Now, these plain action objects are not very portable when you need to use it in multiple places. In order to make actions more portable and easier to test, we can wrap these actions in functions we call action creators. As they are called, these functions create and return an action. For example,

const editUser = user => ({
  type: EDIT_USER,
  user
})

Note that these actions are not directly modifying the state themselves; instead, they are specifying an event that occurred which should update the app state. Recall that only reducers have access to update the store!

Reducers

A reducer sets up the initial state of an app which is then stored in the, well you guessed it, the store. A reducer is a pure function that gets passed two arguments: the current state and and the action that was just dispatched.

function reducer(state = initialState, action) {
  // ...
}

The action is used to determine what changes should be made to the state. What we mean by change here is that a reducer copies the existing data, modify the copy, and return the updated copy. Remember that we are not allowed to change anything directly in the store.

Within the reducer, we create a switch statement (or if/else) to match the type property provided by the action. Then, we return the new state.

function reducer(state = initialState, action) {
  switch(action.type) {
    case 'EDIT_USER':
      return Object.assign({}, state, {
        user: action.user
      });
    case 'DELETE_USER':
      return state.filter(user => user.id !== action.id)
    default:
      return state;
  }
}

Whenever an editUser action creator is called and passed to a reducer, the switch statement will match the 'EDIT_USER' case. Then, a new state will be created and the user property will be updated accordingly.

Like the action creators, there are some rules for how reducers should behave as well. The more important rule is that a reducer must be a pure function. Pure functions

  1. Return one and the same result if the same arguments are passed in
  2. Depend solely on the arguments passed into them
  3. Do not produce side effects

A reducer should only take in the current state and an action, and return the new state. That’s it! If you’re doing anything more than that in your reducer, your code is probably doing something wrong.

The Store

Time for the big honcho - the store. As mentioned before, the store holds the app’s state, dispatches actions, and calls reducers. To create a store, we’ll use Redux’s createStore() method which takes a reducer and returns a new store object.

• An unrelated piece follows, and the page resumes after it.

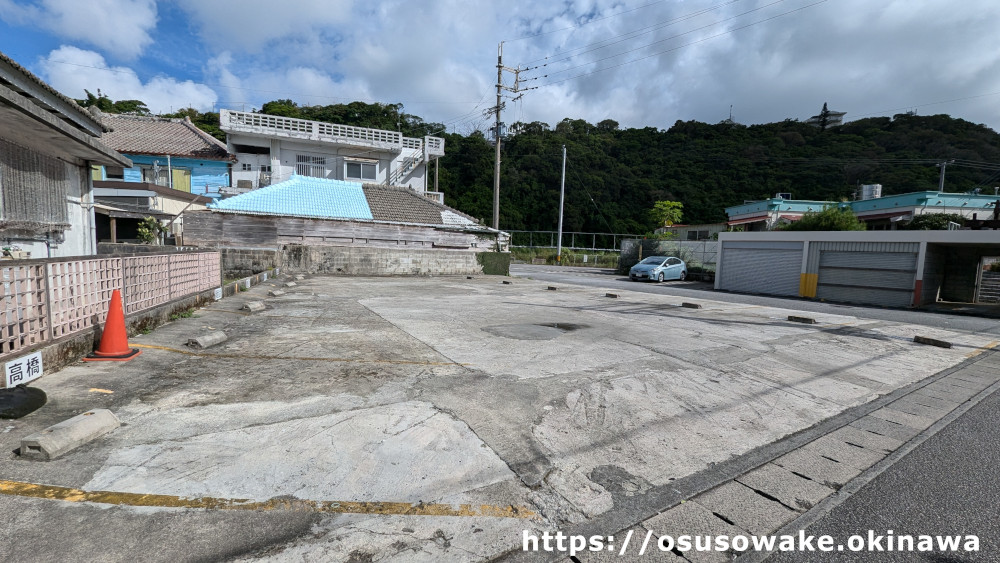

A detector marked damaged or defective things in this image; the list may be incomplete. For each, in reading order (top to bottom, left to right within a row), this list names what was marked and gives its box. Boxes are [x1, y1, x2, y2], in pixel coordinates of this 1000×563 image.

cracked concrete pavement [3, 272, 996, 560]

The store only has a few other methods:

  • getState() which will return the current state of the store
  • dispatch(action) which takes an action and passes the current state and the action to the reducer function
  • subscribe(listener) which takes a listener callback function that will get triggered whenever the state of the store changes

Takeaways

The main concepts of Redux are actions, reducers, and the store. The store is the source of truth for the state in your application, reducers specify the shape of and update the store, and actions are payloads of information which tell reducers which type of events have occurred in the application.